Ein gut durchdachtes und vernünftig durchgeführtes Tuning kann Antwortzeiten verkürzen, interne Systemverarbeitungszeiten verringern sowie Durchsatz und Leistungsverhalten des Gesamtsystems deutlich verbessern.

VTAM-Datenhaltung ist ein Task mit hoher Priorität, der die Zentraleinheit oft stark beansprucht, viel Speicherplatz belegt und hohe I/O-Leistung erfordert. Dennoch bleibt VTAM häufig die "unbekannte Größe", eine "Blackbox", deren Einfluß auf das Leistungsverhalten nur selten richtig erkannt wird.

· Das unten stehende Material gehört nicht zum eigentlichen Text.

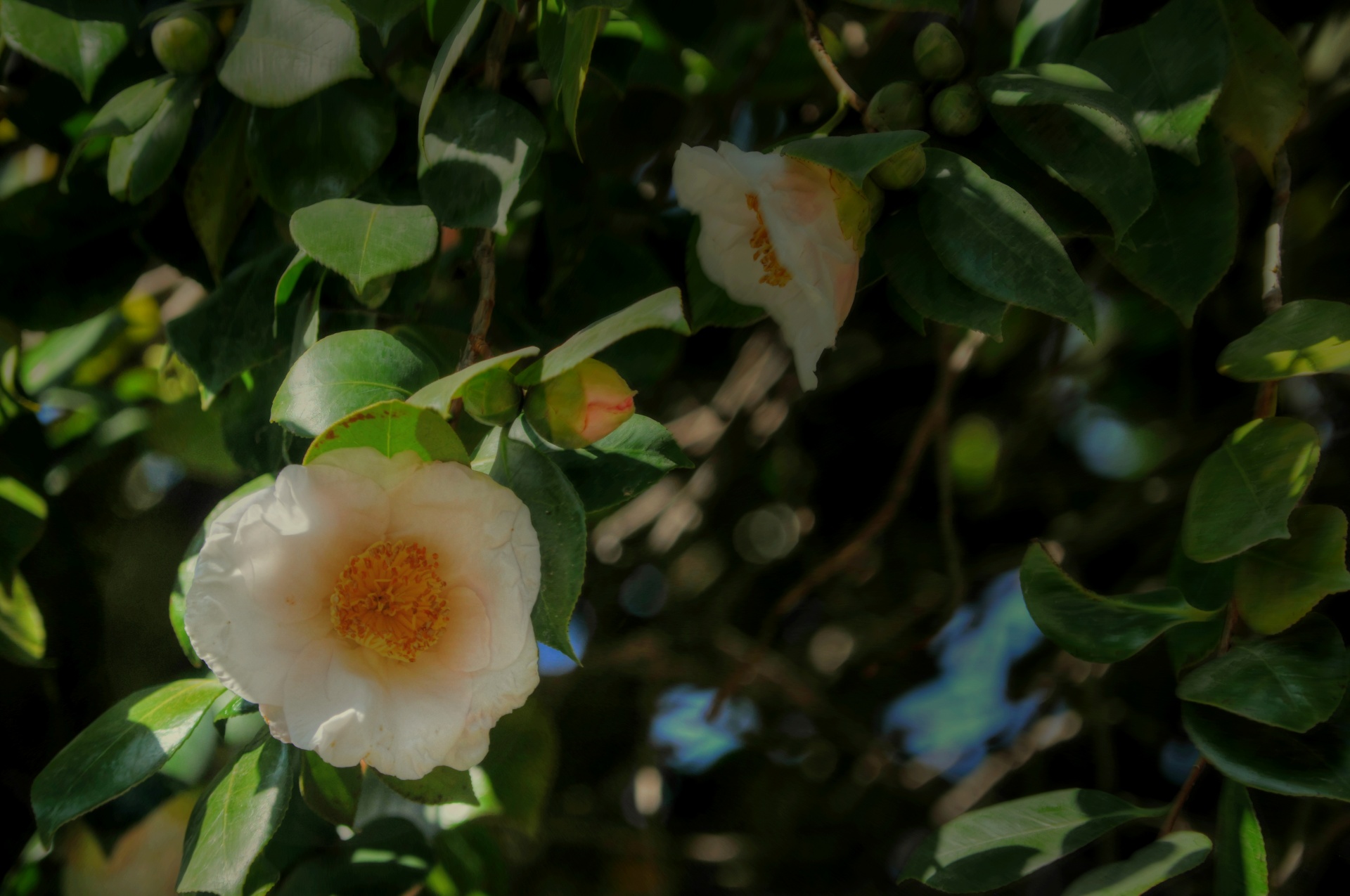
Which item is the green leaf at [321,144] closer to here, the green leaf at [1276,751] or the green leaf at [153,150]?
the green leaf at [153,150]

Als Komponente des Gesamtsystems hat VTAM in den 16 Jahren seit der Einführung keineswegs an Bedeutung verloren, sondern sogar in immer stärkerem Maße Einfluß gewonnen. Heute gilt das Kommunikationskonzept allgemein als -entscheidender Faktor eines Rechnersystems, und der Kern eines SNA-Netzwerks ist nun einmal VTAM.

Das Datenverwaltungssystem steuert alle Sessions uns ist verantwortlich für deren Einrichtung und Abschluß, außerdem für Error Recovery, Ausfallbenachrichtigung, Routing, Konfiguration und Betrieb des Netzwerks. Praktisch jede Anwendung nutzt heute die Dienste von VTAM - von der Kommunikation mit den Terminalbenutzern bis zum systemübergreifenden Datenverkehr unter CICS und IMS oder bis zur Unterstützung dezentraler Datenbanken unter DB2.

Auch mit der Einführung von PU Type 2.1 und "Advanced Peer to Peer Networking" hat sich daran nichts geändert. VTAM bleibt durch den Betrieb mit IBMs Network Control Program (NCP) als kombinierte PU T2.1 gegenwärtig. Dies wird auch in Zukunft so bleiben. Durch die steigende Zahl von Online-Systemen und Vernetzungen sowie durch die Einführung der SAA (System Anwendungs-Architektur) mit ihrer Förderung der Gemeinschaftsverarbeitung wird der Einfluß von Netzwerken - und damit von VTAM - unvermindert wachsen.

Das Ziel von Tuning und Performance-Optimierung ist eine ausgewogene Lastverteilung. Richtige Optimierung von VTAM stellt ausgeglichene Verhältnisse bei Speicherplatz-Verbrauch, Rechenleistung und Kanalnutzung her. Dabei erwarten die Benutzer auch bei der Übertragung großer Datenmengen kurze Antwortzeiten. Es muß a so entschieden werden, welche Rechenleistung, wieviel Speicherplatz und welche Kanalnutzung erforderlich sind, um ein angemessenes Leistungsniveau zu erreichen und einzuhalten.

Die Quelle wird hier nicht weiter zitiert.